• Required actions:
- 1) Decide whether each statement below agrees with the article on Jordan's budget forecast. Answer yes or no for each, quoting the deciding words of the article exactly.
(a) The deficit expected in 2004 would nearly match the foreign aid anticipated for the treasury.
(b) At the end of last November, the Kingdom's internal public debt was larger than its external public debt.
(c) Abu Hammour stated that the ministry's forecasts are 95 percent accurate.
- 2) Set down verbatim the passage of the article on Jordan's budget forecast that begins at the words "Some economists have" and ends after "the IMF's door.".

Jordanian finance ministry forecasts balanced budget by 2004
The government intends to lower the budget deficit by one percentage point of the GDP annually for the next three years, forecasting, with the help of foreign aid funds, a balanced budget in the year 2004, said a Finance Ministry official.
“By 2004 we foresee a 3 percent deficit of the GDP which would almost equal the foreign aid expected to be pumped into the treasury,” said Mohammad Abu Hammour, Secretary General of the Ministry of Finance.
Speaking at the opening session of a training course on Tax Analysis and Revenue Forecasting, Abu Hammour added that the government projects achieving a surplus after the 2004 fiscal year, which would then be used for debt servicing and thus reduce the Kingdom's debt at a faster rate.
By the end of last November, the Kingdom's internal public debt stood at JD1.1 billion, while its external public debt was estimated at JD4.7 billion.
Although the IMF-guided economic adjustment program will conclude at the end of 2001, Abu Hammour said the government is committed to continue reforms without the global body's help.
Some economists have voiced concern that the Jordanian government might not be decisive in pushing forward economic reform independently of outside prodding, at which case they might be forced to return knocking at the IMF's door.
In response to a question on the accuracy of the Finance Ministry's forecasts, Abu Hammour claimed they are 90 percent accurate.

• Provided material:

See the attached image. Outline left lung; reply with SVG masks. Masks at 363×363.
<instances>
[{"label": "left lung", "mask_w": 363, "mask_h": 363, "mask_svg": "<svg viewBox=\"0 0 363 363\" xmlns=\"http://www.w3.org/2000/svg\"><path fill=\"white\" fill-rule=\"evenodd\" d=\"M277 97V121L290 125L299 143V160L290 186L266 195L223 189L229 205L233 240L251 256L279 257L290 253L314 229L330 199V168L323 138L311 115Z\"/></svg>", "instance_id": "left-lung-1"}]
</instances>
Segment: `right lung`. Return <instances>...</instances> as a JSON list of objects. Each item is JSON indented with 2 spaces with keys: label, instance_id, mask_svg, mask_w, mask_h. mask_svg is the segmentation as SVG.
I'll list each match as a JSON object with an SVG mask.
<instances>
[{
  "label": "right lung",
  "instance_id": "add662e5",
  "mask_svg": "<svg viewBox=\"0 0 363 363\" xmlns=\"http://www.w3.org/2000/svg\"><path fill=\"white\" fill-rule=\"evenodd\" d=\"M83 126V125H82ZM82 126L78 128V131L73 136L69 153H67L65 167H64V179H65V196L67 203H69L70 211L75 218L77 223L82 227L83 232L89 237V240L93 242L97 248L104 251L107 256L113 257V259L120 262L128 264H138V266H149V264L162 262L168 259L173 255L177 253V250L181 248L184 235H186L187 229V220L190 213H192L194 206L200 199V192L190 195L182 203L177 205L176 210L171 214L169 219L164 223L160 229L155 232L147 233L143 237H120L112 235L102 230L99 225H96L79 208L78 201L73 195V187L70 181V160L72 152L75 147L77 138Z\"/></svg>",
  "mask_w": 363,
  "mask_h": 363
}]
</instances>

• Solutions per task:
- 1)
(a) Yes: "By 2004 we foresee a 3 percent deficit of the GDP which would almost equal the foreign aid expected to be pumped into the treasury"
(b) No: "the Kingdom's internal public debt stood at JD1.1 billion, while its external public debt was estimated at JD4.7 billion"
(c) No: "Abu Hammour claimed they are 90 percent accurate"

- 2)
Some economists have voiced concern that the Jordanian government might not be decisive in pushing forward economic reform independently of outside prodding, at which case they might be forced to return knocking at the IMF's door.